Pour une fois, on va parler d’un film ancien, vraiment très ancien. Du noir et blanc, les années 50 … mais quel film ! Douze Hommes en Colère est l’un des films à suspens les plus diaboliques du cinéma !
Sa carrière, Sidney Lumet ne la doit qu’à son premier film. Un film noir, huis-clos complexe abordant de nombreux thèmes chers au réalisateur, et mené de main de maître.
A l’origine, il y avait bien une pièce de théâtre écrite par Reginald Rose qui a remporté un succès certain, mais pour la mettre en scène pour le grand écran, Lumet a apporté quelques changement au scénario. Ce qui ne fera qu’accentuer la pression pendant tout le film. Douze Hommes en Colère parle donc de la décision que doit prendre un jury à l’issue d’un procès. Nous ne savons rien de l’affaire qui vient d’être présentée par les avocats si ce n’est que l’accusé est là pour homicide et nous retrouvons directement dans la pièce de délibération du jury. Démarre alors un huis-clos infernal car nous ne sortirons pas de la pièce avant que tous les jurés aient un vote unanime.
Tout aurait pu être très vite réglé dès le premier vote puisque la grande majorité vote d’emblée coupable.
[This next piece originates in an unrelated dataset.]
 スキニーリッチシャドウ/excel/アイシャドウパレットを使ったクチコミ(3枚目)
Mais c’est sans compter sur l’un d’eux, seul contre tous, qui vote « non coupable» , juste pour discuter de l’affaire. Dès lors, il va s’acharner à démontrer aux autres jurés que tout n’est pas clair dans l’affaire et qu’il n’y a des zones d’ombre qui font que l’on ne peut pas être certain de la culpabilité de l’accusé (comme on ne peut pas non plus être certain de son innocence d’ailleurs). Le scénario va alors amener chaque juré à revoir sa position au fur et à mesure que les faits énoncés lors du procès seront démontés et analysés avec un peu de recul.
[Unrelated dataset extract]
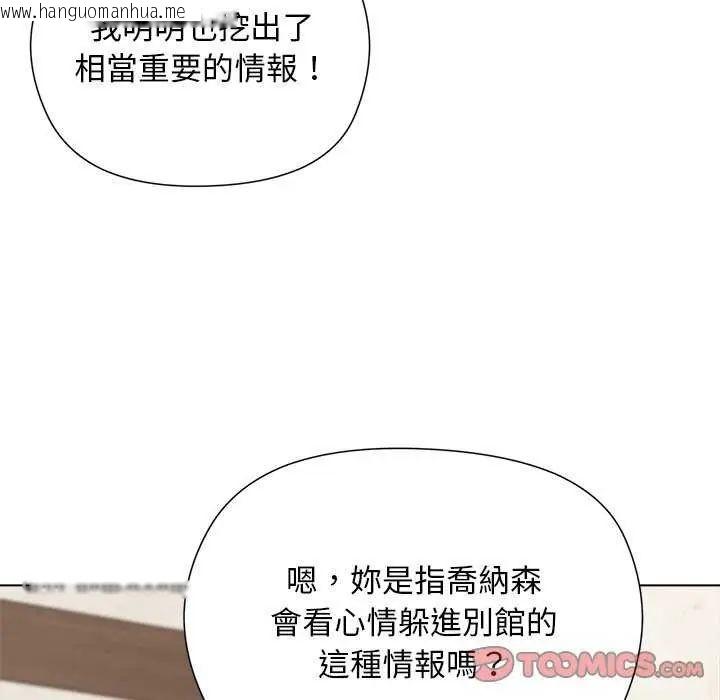 韩国漫画小姐由我来守护韩漫_小姐由我来守护-第23话在线免费阅读-韩国漫画-第33张图片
Toute la force du film est présente dans ce scénario impeccable et machiavélique, remettant constamment en perspective l’affaire et les opinions des protagonistes. Alors que nous sommes enfermés dans une seule pièce, le récit nous tient en haleine à chaque instant et on ne décroche pas. Il faut dire que Sidney Lumet, pour un premier film (et c’est remarquable), accentue toute la tension du scénario avec une mise en scène au cordeau. Plaçant le film dans un cadre étouffant (une pièce, une chaleur étouffante, des personnages sans nom, la vie d’un homme en jeu), il se rapproche des personnage au fur et à mesure que le récit avance, accentuant la pression jusqu’à la décision finale. Même encore aujourd’hui, le film est d’une efficacité redoutable.
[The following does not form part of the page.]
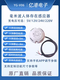 YG-V06 human body sensor human body stationary sensor switch human body presence detection sensor switch output NPN normally open DC5V power supply without photosensitivity for 5 seconds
On trouvera peut-être à redire sur la représentation des juré assez cliché, chacun étant issu d’un milieu social et professionnel différent, mais il s’agit là de représenter les États-Unis dans leur ensemble, de montrer à tous que la vie d’un homme n’est pas un jeu et qu’il faut prendre des décision lourde de conséquence alors que la peine de mort est toujours dans les mœurs (nous sommes en 1957). Ici, le récit montre clairement, à travers certains des personnages que l’on ne peut combattre ni les préjugés ni les expériences personnelles passées, même lorsque l’on doit juger des faits objectifs. Ces personnage sont d’ailleurs campés à la perfection par un casting rodé et mené par un Henry Fonda bon samaritain charismatique.
Le film est incontestablement une grande réussite artistique et la critique ne s’y est pas trompée en le nommant 3 fois aux oscars et en lui délivrant l‘ours d’or à Berlin. Le public non plus d’ailleurs puisqu’il est aujourd’hui toujours présent dans le top10 imbd. Il s’en suivra bien sûr ensuite un succès pour la pièce qui parcourra le monde et de nombreuses références (notamment dans quelques séries US comme les Simpson). Le film traverse le temps sans une ride, avec une mise en scène qui fait école et un rapport à l’actualité toujours présent. Sans aucun doute valable, Douze Hommes en Colère est culte.